_Quoted text_:
.....
The significance of the queen as perspective cannot be overemphasized. Our current usage of "perspective" to indicate one possible point of view among many or a particular way of looking at something is so common that it has lost its metaphorical impact. As both Gilman and Guillén point out, however, Shakespeare's use of the term in Richard II is one of the very first in English as a "metaphor for the understanding."27 Gilman rightly discerns an implied instruction to the audience to participate actively in seeing Richard, the play, and history in more than one way.28 When connected to the queen, the perspective additionally offers the particular point of view of a woman; Shakespeare treats the marginality of the queen in such a way that, without actually demarginalizing her, he manages to valorize her point of view. As a result, centricity is no longer privileged, but subversively usurped by the marginal. Understood in this way, the perspective metaphor lends particular importance to viewing the play from a feminist perspective.

Just as the audience must move in response to the play from a static view to accommodate new perspectives for understanding, so is Richard forced to change his point of view when he moves from his central position as king to an "awry" perspective imprisoned in Pomfret Castle. Still wrestling with "nothingness" in his final soliloquy, Richard again reflects Isabel as he reworks the childbirth metaphor: since he has no one in his little world, he decides to "people" it with thoughts. With his brain as the female, his soul as the male, he will populate his mind. Once more, we see Richard creating something out of nothing, as he alternately fashions the roles of "king" and "beggar" for himself, but this time the end result is nothing:

Sometimes am I king,
Then treasons make me wish myself a beggar,
And so I am. Then crushing penury
Persuades me I was better when a king;
Then am I king'd again, and by and by
Think that I am unking'd by Bolingbroke
And straight am nothing.

(V.v.32-38)

Richard must face the "nothingness" which has come through losing his role as king; no longer inflated by a personally and socially constructed status, he little understands himself so transformed. The "nothing" which began as unborn sorrow in the queen and the "nothing" with which Richard created his downfall have come full circle to end in nothing, after all.
.....
_Set exercise A_: Write out the part of the Richard II passage between "Sometimes am I" and "straight am nothing.", inclusive, keeping every word unchanged.
_Set exercise B_: Find each line in the rows that contains the string "furthest", matching its case, and copy those lines.
The Richard II passage and the rows that come after it have no connection to each other.

_Rows_:
.....
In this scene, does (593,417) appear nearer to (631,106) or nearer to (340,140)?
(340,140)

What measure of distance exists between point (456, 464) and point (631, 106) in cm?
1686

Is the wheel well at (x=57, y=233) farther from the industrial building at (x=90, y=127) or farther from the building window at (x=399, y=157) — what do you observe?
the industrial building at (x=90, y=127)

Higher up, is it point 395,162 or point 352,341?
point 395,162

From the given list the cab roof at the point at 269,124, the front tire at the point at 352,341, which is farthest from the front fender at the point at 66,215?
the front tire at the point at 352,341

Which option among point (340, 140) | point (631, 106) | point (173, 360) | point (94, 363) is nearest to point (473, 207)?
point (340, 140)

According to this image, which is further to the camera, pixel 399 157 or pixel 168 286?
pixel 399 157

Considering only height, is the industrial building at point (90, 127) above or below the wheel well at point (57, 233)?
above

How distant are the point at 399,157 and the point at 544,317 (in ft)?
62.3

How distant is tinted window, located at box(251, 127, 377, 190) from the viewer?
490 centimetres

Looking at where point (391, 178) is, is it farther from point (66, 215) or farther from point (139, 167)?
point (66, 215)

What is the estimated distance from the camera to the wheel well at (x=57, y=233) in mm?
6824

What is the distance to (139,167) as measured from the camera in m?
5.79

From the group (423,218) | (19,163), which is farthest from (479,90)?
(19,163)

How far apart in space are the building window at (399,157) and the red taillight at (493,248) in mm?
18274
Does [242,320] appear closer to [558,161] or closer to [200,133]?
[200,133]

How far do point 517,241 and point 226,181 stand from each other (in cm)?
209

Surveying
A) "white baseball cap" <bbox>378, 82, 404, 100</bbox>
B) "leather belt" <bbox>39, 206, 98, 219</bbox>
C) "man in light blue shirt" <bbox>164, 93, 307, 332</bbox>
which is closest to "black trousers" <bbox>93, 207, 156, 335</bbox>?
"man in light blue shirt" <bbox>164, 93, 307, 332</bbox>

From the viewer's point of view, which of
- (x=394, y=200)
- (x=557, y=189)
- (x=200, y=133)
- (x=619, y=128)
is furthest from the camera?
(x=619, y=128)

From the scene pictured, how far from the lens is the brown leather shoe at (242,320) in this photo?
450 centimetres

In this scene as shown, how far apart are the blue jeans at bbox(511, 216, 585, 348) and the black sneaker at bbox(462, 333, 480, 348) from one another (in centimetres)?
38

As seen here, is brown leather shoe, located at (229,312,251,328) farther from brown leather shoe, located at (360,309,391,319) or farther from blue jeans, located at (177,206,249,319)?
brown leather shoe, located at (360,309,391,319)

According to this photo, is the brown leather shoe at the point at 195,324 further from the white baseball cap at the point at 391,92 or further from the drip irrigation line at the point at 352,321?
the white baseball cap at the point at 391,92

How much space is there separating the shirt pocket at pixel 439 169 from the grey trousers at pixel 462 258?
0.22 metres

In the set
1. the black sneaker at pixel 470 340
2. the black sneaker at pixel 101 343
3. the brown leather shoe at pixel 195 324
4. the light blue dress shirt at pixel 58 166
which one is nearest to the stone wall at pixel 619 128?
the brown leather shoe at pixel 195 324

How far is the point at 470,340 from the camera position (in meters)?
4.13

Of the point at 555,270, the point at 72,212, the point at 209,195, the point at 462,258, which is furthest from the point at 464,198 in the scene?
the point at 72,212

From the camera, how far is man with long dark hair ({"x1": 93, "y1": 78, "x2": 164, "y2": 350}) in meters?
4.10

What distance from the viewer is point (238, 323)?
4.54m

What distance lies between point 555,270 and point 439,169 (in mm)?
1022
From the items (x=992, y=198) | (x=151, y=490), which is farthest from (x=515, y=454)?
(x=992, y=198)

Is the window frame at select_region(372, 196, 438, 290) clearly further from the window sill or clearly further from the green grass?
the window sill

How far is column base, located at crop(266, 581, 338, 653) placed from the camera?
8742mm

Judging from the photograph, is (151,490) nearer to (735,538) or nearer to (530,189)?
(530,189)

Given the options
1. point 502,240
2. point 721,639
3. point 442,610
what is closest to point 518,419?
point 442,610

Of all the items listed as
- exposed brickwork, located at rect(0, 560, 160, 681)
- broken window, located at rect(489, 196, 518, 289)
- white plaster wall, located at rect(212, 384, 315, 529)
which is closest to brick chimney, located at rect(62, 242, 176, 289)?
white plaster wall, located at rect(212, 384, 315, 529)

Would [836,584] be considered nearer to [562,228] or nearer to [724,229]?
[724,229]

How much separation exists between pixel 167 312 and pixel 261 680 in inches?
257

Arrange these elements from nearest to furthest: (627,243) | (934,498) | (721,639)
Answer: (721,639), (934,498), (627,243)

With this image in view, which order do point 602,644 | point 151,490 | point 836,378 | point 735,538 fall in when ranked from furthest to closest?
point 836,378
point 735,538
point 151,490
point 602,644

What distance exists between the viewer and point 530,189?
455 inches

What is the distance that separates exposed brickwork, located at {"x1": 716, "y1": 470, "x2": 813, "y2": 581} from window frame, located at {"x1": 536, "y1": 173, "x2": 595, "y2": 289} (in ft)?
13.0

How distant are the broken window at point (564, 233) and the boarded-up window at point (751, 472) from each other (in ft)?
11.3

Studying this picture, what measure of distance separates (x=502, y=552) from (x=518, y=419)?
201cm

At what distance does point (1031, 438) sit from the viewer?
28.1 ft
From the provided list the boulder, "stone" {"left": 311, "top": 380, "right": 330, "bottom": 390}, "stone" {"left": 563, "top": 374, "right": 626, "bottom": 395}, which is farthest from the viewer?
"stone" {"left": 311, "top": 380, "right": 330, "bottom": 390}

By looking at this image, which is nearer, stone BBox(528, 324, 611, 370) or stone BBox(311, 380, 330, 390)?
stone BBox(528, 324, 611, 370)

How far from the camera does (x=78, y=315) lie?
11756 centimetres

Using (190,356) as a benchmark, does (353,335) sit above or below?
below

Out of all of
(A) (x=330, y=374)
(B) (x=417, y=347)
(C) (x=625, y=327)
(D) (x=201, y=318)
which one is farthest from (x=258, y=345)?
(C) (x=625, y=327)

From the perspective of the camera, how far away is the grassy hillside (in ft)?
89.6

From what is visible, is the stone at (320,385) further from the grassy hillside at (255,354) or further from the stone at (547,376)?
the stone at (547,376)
.....
_Task solution A_:
Sometimes am I king,
Then treasons make me wish myself a beggar,
And so I am. Then crushing penury
Persuades me I was better when a king;
Then am I king'd again, and by and by
Think that I am unking'd by Bolingbroke
And straight am nothing.

_Task solution B_:
is furthest from the camera?
Of the point at 555,270, the point at 72,212, the point at 209,195, the point at 462,258, which is furthest from the point at 464,198 in the scene?
Arrange these elements from nearest to furthest: (627,243) | (934,498) | (721,639)
With this image in view, which order do point 602,644 | point 151,490 | point 836,378 | point 735,538 fall in when ranked from furthest to closest?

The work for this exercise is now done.